Abstract

The difficulty of Heavy Ion Beam Probe (HIBP) application on the TUMAN‐3M (R=0.53m, a=0.22m, BT=0.8T, Ip=140kA, Te=0.5keV, n<4 1019m−3) — significant toroidal shift of beam trajectory — is caused by high ratio of poloidal field to toroidal one. Strong UV radiation from the plasma loads the energy analyzer’s detector and complicates the problem even more. This paper presents the results of first measurement of plasma potential evolution in the discharges performed in ohmic H‐mode using 80 keV K+ beam and a Proca‐Green secondary ion energy analyzer. Spatial region covered by the diagnostic in the experiments discussed was 0<r<0.6a. Spatial scan was performed utilizing the toroidal field decrease due to capacity power supply battery discharge.
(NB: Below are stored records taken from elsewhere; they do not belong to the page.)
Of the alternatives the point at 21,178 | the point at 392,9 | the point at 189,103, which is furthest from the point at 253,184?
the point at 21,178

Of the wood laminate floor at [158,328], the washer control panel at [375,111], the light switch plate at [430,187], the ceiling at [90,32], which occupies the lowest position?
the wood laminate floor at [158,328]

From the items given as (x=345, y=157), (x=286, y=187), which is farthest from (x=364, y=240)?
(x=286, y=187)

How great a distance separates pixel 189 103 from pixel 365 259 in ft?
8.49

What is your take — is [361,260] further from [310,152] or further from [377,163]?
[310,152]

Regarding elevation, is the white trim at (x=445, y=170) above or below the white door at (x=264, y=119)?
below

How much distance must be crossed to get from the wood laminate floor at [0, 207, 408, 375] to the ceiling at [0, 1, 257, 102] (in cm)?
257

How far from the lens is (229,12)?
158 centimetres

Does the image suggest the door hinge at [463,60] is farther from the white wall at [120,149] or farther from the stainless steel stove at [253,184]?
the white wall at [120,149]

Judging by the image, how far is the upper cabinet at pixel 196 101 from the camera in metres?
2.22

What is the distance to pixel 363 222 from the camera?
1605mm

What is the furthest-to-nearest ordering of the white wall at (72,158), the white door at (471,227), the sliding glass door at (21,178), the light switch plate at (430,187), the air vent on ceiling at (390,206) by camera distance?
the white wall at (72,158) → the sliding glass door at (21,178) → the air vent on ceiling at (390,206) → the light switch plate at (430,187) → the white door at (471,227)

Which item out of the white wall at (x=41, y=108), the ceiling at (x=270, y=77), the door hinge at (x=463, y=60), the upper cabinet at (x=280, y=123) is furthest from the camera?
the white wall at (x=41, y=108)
The change in plasma potential of the order of 100V has been measured during the H‐mode formation. The potential in core plasma (r<0.6a) starts to change simultaneously with L‐H transition, and than changes during ∼6–8ms after the transition. Thus, the potential changes rather slowly in a comparison with L‐H transition timescale (∼2ms for TUMAN‐3M ohmic H‐mode). Possible explanation to the slow change in central plasma potential may be a formation of potential well structure at the plasma edge, in which radial electric field changes direction. This kind of structure is beneficial for the edge turbulent transport suppression because of high |∂Er/∂r|, but not necessary requires a strong change in central plasma potential to occur immediately. The results from microwave reflectometry support this hypothesis.